Directive
All of the material should be reproduced exactly, with pictures left out.

══════════

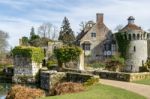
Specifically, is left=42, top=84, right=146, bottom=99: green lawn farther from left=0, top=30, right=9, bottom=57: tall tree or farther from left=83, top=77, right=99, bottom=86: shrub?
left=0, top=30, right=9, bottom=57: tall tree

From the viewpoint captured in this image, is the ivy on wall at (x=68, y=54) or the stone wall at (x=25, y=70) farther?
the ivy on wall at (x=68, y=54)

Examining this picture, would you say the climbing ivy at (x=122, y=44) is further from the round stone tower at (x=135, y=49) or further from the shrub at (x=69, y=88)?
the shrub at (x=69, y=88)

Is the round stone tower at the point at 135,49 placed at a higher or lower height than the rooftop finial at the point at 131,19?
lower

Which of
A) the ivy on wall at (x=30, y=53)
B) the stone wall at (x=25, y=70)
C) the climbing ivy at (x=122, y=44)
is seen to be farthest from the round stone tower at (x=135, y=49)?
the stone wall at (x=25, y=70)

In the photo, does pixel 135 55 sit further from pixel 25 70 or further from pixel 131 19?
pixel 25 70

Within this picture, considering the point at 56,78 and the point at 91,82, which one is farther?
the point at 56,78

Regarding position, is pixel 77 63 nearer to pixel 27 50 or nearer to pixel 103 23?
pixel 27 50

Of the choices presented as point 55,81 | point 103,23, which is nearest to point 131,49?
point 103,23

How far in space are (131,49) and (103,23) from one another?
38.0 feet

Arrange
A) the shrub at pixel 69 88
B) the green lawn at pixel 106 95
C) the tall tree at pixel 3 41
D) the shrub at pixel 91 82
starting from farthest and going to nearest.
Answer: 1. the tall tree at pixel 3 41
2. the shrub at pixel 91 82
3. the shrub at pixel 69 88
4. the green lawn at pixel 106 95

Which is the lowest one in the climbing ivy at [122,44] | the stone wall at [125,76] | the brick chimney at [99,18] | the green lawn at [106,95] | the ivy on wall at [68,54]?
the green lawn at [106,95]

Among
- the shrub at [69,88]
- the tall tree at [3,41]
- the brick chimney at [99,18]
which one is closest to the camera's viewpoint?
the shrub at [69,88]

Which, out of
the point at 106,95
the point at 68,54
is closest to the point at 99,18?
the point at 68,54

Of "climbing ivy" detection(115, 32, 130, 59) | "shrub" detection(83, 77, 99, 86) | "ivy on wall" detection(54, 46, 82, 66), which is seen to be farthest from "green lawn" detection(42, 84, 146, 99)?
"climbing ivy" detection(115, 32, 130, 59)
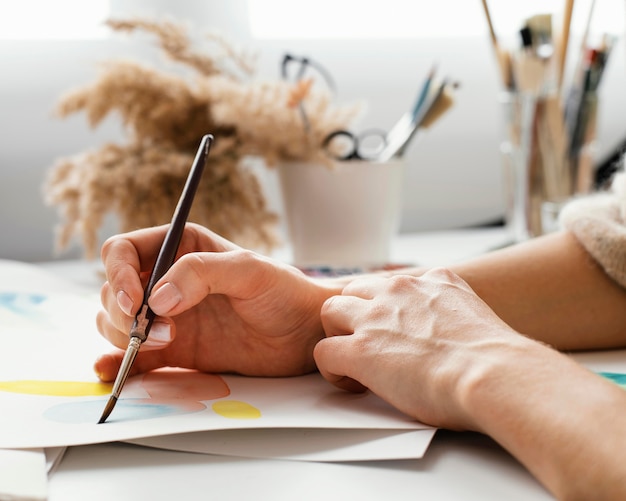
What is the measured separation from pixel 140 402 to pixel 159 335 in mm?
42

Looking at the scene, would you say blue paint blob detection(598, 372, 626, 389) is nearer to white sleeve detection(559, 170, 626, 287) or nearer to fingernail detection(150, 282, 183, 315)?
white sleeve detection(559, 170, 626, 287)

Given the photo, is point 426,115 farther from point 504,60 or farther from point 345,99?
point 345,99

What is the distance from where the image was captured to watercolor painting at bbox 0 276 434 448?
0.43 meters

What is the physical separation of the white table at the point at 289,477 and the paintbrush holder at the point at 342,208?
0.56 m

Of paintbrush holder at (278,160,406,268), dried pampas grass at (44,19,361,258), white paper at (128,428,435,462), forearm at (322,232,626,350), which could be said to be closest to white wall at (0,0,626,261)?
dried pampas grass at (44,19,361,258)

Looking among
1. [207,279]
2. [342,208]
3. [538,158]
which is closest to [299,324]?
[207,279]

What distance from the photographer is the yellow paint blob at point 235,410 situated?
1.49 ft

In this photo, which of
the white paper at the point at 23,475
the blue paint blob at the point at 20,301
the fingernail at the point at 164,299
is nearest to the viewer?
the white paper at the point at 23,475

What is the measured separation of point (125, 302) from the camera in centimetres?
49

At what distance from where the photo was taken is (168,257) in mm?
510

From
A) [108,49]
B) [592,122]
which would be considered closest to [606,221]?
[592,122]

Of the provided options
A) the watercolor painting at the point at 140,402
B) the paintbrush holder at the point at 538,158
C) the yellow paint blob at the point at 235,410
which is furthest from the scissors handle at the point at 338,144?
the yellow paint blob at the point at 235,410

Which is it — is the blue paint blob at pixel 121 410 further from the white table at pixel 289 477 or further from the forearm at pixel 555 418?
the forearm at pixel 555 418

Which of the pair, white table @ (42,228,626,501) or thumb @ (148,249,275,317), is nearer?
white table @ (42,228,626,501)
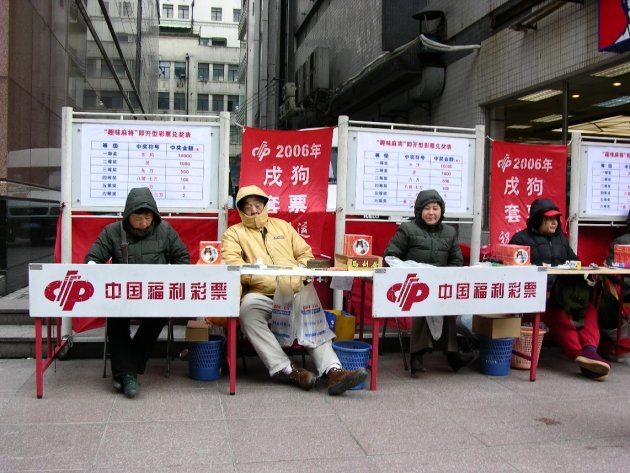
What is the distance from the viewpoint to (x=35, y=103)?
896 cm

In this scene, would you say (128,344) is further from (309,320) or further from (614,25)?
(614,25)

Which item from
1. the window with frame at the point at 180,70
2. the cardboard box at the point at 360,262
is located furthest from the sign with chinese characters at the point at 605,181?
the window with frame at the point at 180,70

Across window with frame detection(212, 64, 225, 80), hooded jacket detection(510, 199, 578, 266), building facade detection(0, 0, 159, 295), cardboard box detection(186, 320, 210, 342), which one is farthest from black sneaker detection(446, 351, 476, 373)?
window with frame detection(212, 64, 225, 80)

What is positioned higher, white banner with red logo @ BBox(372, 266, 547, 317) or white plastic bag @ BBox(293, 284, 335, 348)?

══════════

Answer below
Specifically, is left=42, top=84, right=146, bottom=99: green lawn farther from left=0, top=30, right=9, bottom=57: tall tree or farther from left=83, top=77, right=99, bottom=86: shrub?
left=0, top=30, right=9, bottom=57: tall tree

From the viewpoint captured in this image, is the ivy on wall at (x=68, y=54) or the stone wall at (x=25, y=70) farther?
the ivy on wall at (x=68, y=54)

Examining this picture, would you say the climbing ivy at (x=122, y=44) is further from the round stone tower at (x=135, y=49) or further from the shrub at (x=69, y=88)?
the shrub at (x=69, y=88)

Is the round stone tower at the point at 135,49 placed at a higher or lower height than the rooftop finial at the point at 131,19?
lower

Which of
A) the ivy on wall at (x=30, y=53)
B) the stone wall at (x=25, y=70)
C) the climbing ivy at (x=122, y=44)
is seen to be farthest from the round stone tower at (x=135, y=49)?
the stone wall at (x=25, y=70)

In the photo, does pixel 135 55 sit further from pixel 25 70 or further from pixel 131 19?
pixel 25 70

Within this picture, considering the point at 56,78 and the point at 91,82, which one is farther?
the point at 56,78

Regarding position, is pixel 77 63 nearer to pixel 27 50 or nearer to pixel 103 23?
pixel 27 50

Of the choices presented as point 55,81 | point 103,23, which is nearest to point 131,49?
point 103,23

How far in space are (131,49) and (103,23) from one another?
38.0 feet

Arrange
A) the shrub at pixel 69 88
B) the green lawn at pixel 106 95
C) the tall tree at pixel 3 41
D) the shrub at pixel 91 82
starting from farthest and going to nearest.
Answer: 1. the tall tree at pixel 3 41
2. the shrub at pixel 91 82
3. the shrub at pixel 69 88
4. the green lawn at pixel 106 95

Which is the lowest one in the climbing ivy at [122,44] | the stone wall at [125,76] | the brick chimney at [99,18] | the green lawn at [106,95] | the ivy on wall at [68,54]?
the green lawn at [106,95]

Among
- the shrub at [69,88]
- the tall tree at [3,41]
- the brick chimney at [99,18]
which one is closest to the camera's viewpoint?
the shrub at [69,88]

Which, out of
the point at 106,95
the point at 68,54
is closest to the point at 99,18?
the point at 68,54

Of "climbing ivy" detection(115, 32, 130, 59) | "shrub" detection(83, 77, 99, 86) | "ivy on wall" detection(54, 46, 82, 66), which is seen to be farthest from "green lawn" detection(42, 84, 146, 99)?
"climbing ivy" detection(115, 32, 130, 59)
What is the measured separation from pixel 140 402 to pixel 159 335 in mm?
42

Looking at the scene, would you say blue paint blob detection(598, 372, 626, 389) is nearer to white sleeve detection(559, 170, 626, 287) or nearer to fingernail detection(150, 282, 183, 315)?
white sleeve detection(559, 170, 626, 287)

Given the photo, is point 426,115 farther from point 504,60 or farther from point 345,99?
point 345,99

What is the distance from where the image was captured to watercolor painting at bbox 0 276 434 448?
0.43 meters

What is the physical separation of the white table at the point at 289,477 and the paintbrush holder at the point at 342,208?
0.56 m

Of paintbrush holder at (278,160,406,268), dried pampas grass at (44,19,361,258), white paper at (128,428,435,462), forearm at (322,232,626,350), which could be said to be closest to white wall at (0,0,626,261)?
dried pampas grass at (44,19,361,258)

Looking among
1. [207,279]
2. [342,208]
3. [538,158]
which is closest to [299,324]?
[207,279]

What distance from the photographer is the yellow paint blob at point 235,410 situated?
1.49 ft

In this photo, which of
the white paper at the point at 23,475
the blue paint blob at the point at 20,301
the fingernail at the point at 164,299
is nearest to the viewer?
the white paper at the point at 23,475

What is the measured separation of point (125, 302) from the camera in centimetres?
49

At what distance from where the photo was taken is (168,257) in mm?
510

From
A) [108,49]
B) [592,122]
which would be considered closest to [606,221]?
[592,122]

Of the provided options
A) the watercolor painting at the point at 140,402
B) the paintbrush holder at the point at 538,158
C) the yellow paint blob at the point at 235,410
which is furthest from the scissors handle at the point at 338,144?
the yellow paint blob at the point at 235,410

Which is it — is the blue paint blob at pixel 121 410 further from the white table at pixel 289 477 or further from the forearm at pixel 555 418?
the forearm at pixel 555 418

Which of the pair, white table @ (42,228,626,501) or thumb @ (148,249,275,317), is nearer?
white table @ (42,228,626,501)
What is the distance from the viewpoint to (x=35, y=103)?
896 cm

In this scene, would you say (128,344) is further from (309,320) or further from (614,25)?
(614,25)

Which item from
1. the window with frame at the point at 180,70
2. the cardboard box at the point at 360,262
is located furthest from the sign with chinese characters at the point at 605,181?
the window with frame at the point at 180,70

Across window with frame detection(212, 64, 225, 80), hooded jacket detection(510, 199, 578, 266), building facade detection(0, 0, 159, 295), cardboard box detection(186, 320, 210, 342), which one is farthest from black sneaker detection(446, 351, 476, 373)?
window with frame detection(212, 64, 225, 80)

What is positioned higher, white banner with red logo @ BBox(372, 266, 547, 317) or white plastic bag @ BBox(293, 284, 335, 348)?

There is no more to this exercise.